(Records from a spatial question set)
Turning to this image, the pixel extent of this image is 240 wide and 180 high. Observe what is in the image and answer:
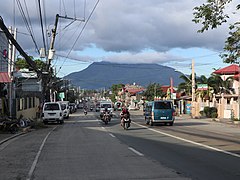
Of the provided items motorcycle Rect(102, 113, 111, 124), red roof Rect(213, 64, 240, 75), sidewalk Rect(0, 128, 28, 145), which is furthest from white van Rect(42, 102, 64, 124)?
red roof Rect(213, 64, 240, 75)

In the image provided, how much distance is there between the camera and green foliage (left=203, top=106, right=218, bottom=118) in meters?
50.1

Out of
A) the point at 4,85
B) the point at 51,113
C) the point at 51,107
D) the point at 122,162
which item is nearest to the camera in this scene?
the point at 122,162

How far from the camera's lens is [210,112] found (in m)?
51.7

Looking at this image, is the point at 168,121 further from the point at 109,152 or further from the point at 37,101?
the point at 37,101

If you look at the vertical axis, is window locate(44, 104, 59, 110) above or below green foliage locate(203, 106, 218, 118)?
above

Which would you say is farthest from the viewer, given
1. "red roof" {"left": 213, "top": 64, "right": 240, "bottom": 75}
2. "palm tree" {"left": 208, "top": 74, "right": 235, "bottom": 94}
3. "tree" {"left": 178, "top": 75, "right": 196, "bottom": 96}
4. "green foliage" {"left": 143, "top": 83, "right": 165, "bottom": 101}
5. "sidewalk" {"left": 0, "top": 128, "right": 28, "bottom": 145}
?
"green foliage" {"left": 143, "top": 83, "right": 165, "bottom": 101}

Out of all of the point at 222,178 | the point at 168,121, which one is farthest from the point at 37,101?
the point at 222,178

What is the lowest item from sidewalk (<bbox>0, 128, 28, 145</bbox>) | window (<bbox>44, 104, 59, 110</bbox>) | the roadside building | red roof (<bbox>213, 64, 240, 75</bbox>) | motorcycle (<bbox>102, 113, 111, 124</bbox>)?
sidewalk (<bbox>0, 128, 28, 145</bbox>)

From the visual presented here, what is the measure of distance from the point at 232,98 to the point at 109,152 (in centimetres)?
4108

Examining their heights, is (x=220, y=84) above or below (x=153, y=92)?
below

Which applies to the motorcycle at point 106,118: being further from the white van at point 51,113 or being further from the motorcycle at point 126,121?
the motorcycle at point 126,121

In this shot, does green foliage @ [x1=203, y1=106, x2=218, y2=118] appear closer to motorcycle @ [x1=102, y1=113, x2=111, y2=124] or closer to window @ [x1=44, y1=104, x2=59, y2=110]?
motorcycle @ [x1=102, y1=113, x2=111, y2=124]

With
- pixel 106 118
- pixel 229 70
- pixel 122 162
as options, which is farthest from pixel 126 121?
pixel 229 70

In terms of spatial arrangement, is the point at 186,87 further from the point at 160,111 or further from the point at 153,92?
the point at 160,111
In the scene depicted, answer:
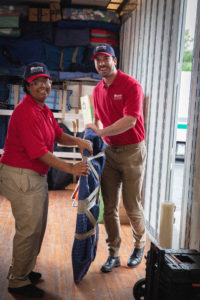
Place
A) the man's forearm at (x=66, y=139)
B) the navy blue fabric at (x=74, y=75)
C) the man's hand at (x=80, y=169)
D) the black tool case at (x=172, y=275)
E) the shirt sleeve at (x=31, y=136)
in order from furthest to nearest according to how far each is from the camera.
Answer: the navy blue fabric at (x=74, y=75) < the man's forearm at (x=66, y=139) < the man's hand at (x=80, y=169) < the shirt sleeve at (x=31, y=136) < the black tool case at (x=172, y=275)

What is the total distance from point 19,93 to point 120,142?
3.51m

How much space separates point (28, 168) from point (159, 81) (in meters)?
1.91

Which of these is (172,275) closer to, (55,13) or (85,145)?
(85,145)

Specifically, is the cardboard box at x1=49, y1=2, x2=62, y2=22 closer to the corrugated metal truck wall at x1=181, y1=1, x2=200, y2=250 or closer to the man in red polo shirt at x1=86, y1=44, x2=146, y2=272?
the man in red polo shirt at x1=86, y1=44, x2=146, y2=272

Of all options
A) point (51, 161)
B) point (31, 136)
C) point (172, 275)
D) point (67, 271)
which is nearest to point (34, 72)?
point (31, 136)

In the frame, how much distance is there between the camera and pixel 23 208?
2.37m

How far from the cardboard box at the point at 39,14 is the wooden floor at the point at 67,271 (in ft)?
12.5

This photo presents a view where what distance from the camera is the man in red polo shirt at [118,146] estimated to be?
2797mm

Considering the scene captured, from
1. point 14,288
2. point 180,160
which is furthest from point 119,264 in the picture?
point 180,160

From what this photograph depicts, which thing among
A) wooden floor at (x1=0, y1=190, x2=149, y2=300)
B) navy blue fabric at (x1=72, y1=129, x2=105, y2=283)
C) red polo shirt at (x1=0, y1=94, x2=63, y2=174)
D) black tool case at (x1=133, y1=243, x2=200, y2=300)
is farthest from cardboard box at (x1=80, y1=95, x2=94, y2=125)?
black tool case at (x1=133, y1=243, x2=200, y2=300)

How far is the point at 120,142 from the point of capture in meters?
2.92

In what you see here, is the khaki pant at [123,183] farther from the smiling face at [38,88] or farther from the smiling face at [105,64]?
the smiling face at [38,88]

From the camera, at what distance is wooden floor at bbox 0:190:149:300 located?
2.51 metres

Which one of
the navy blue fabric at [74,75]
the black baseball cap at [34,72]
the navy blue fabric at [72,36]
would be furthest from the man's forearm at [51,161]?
the navy blue fabric at [72,36]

Job: All the records above need to be given again word for word. Skip the pictures.

Final result:
Turning to this image, the pixel extent of this image is 240 wide and 180 high. Observe what is in the image and answer:
Of the provided items motorcycle Rect(102, 113, 111, 124), red roof Rect(213, 64, 240, 75), sidewalk Rect(0, 128, 28, 145), which is furthest from white van Rect(42, 102, 64, 124)?
red roof Rect(213, 64, 240, 75)

In the image provided, how much distance is there between the camera and green foliage (left=203, top=106, right=218, bottom=118) in meters?
50.1

Out of
A) the point at 4,85
B) the point at 51,113
C) the point at 51,107
D) the point at 122,162
which item is nearest to the camera in this scene?
the point at 122,162

How far from the camera's lens is [210,112] found (in m)?
51.7

Looking at this image, is the point at 168,121 further from the point at 109,152 or further from the point at 37,101?
the point at 37,101

If you look at the vertical axis, is window locate(44, 104, 59, 110) above or below green foliage locate(203, 106, 218, 118)?
above

Which would you say is farthest from the viewer, given
1. "red roof" {"left": 213, "top": 64, "right": 240, "bottom": 75}
2. "palm tree" {"left": 208, "top": 74, "right": 235, "bottom": 94}
3. "tree" {"left": 178, "top": 75, "right": 196, "bottom": 96}
4. "green foliage" {"left": 143, "top": 83, "right": 165, "bottom": 101}
5. "sidewalk" {"left": 0, "top": 128, "right": 28, "bottom": 145}
?
"green foliage" {"left": 143, "top": 83, "right": 165, "bottom": 101}

Out of all of the point at 222,178 | the point at 168,121, which one is farthest from the point at 37,101?
the point at 222,178

What is the lowest item from sidewalk (<bbox>0, 128, 28, 145</bbox>) | window (<bbox>44, 104, 59, 110</bbox>) | the roadside building | red roof (<bbox>213, 64, 240, 75</bbox>) | motorcycle (<bbox>102, 113, 111, 124</bbox>)?
sidewalk (<bbox>0, 128, 28, 145</bbox>)

From the visual presented here, what is the measure of distance from the point at 232,98 to the point at 109,152 (in centimetres)?
4108

Examining their heights, is (x=220, y=84) above or below (x=153, y=92)?
below

Which applies to the motorcycle at point 106,118: being further from the white van at point 51,113 or being further from the motorcycle at point 126,121?
the motorcycle at point 126,121

In this shot, does green foliage @ [x1=203, y1=106, x2=218, y2=118] appear closer to motorcycle @ [x1=102, y1=113, x2=111, y2=124] or closer to window @ [x1=44, y1=104, x2=59, y2=110]?
motorcycle @ [x1=102, y1=113, x2=111, y2=124]

With
- pixel 106 118
- pixel 229 70
- pixel 122 162
as options, which is farthest from pixel 126 121?
pixel 229 70

In terms of spatial arrangement, is the point at 186,87 further from the point at 160,111 or further from the point at 153,92?
the point at 160,111
In the scene depicted, answer:
Place
A) the man's forearm at (x=66, y=139)
B) the navy blue fabric at (x=74, y=75)
C) the man's hand at (x=80, y=169)
D) the black tool case at (x=172, y=275)
E) the shirt sleeve at (x=31, y=136)
in order from furthest to nearest according to how far each is from the camera.
Answer: the navy blue fabric at (x=74, y=75) < the man's forearm at (x=66, y=139) < the man's hand at (x=80, y=169) < the shirt sleeve at (x=31, y=136) < the black tool case at (x=172, y=275)

What is the total distance from point 19,93 to point 120,142?
3.51m

How much space separates point (28, 168) from point (159, 81) (in meters)?
1.91

Which of these is (172,275) closer to, (55,13) or (85,145)?
(85,145)

Specifically, is the cardboard box at x1=49, y1=2, x2=62, y2=22 closer to the corrugated metal truck wall at x1=181, y1=1, x2=200, y2=250 or closer to the man in red polo shirt at x1=86, y1=44, x2=146, y2=272?
the man in red polo shirt at x1=86, y1=44, x2=146, y2=272

Of all options
A) point (51, 161)
B) point (31, 136)
C) point (172, 275)
D) point (67, 271)
which is nearest to point (34, 72)?
point (31, 136)

In the frame, how much distance is there between the camera and pixel 23 208?
2.37m

How far from the cardboard box at the point at 39,14 is the wooden floor at the point at 67,271 (in ft)?
12.5

This photo presents a view where what distance from the camera is the man in red polo shirt at [118,146] estimated to be?
2797mm

Considering the scene captured, from
1. point 14,288
2. point 180,160
which is furthest from point 119,264 in the picture?
point 180,160

From what this photograph depicts, which thing among
A) wooden floor at (x1=0, y1=190, x2=149, y2=300)
B) navy blue fabric at (x1=72, y1=129, x2=105, y2=283)
C) red polo shirt at (x1=0, y1=94, x2=63, y2=174)
D) black tool case at (x1=133, y1=243, x2=200, y2=300)
is farthest from cardboard box at (x1=80, y1=95, x2=94, y2=125)?
black tool case at (x1=133, y1=243, x2=200, y2=300)

How far is the point at 120,142 from the point of capture in meters?
2.92

In what you see here, is the khaki pant at [123,183] farther from the smiling face at [38,88] or farther from the smiling face at [105,64]?
the smiling face at [38,88]

From the camera, at what distance is wooden floor at bbox 0:190:149:300 located?
2.51 metres

Which one of
the navy blue fabric at [74,75]
the black baseball cap at [34,72]
the navy blue fabric at [72,36]
would be furthest from the man's forearm at [51,161]?
the navy blue fabric at [72,36]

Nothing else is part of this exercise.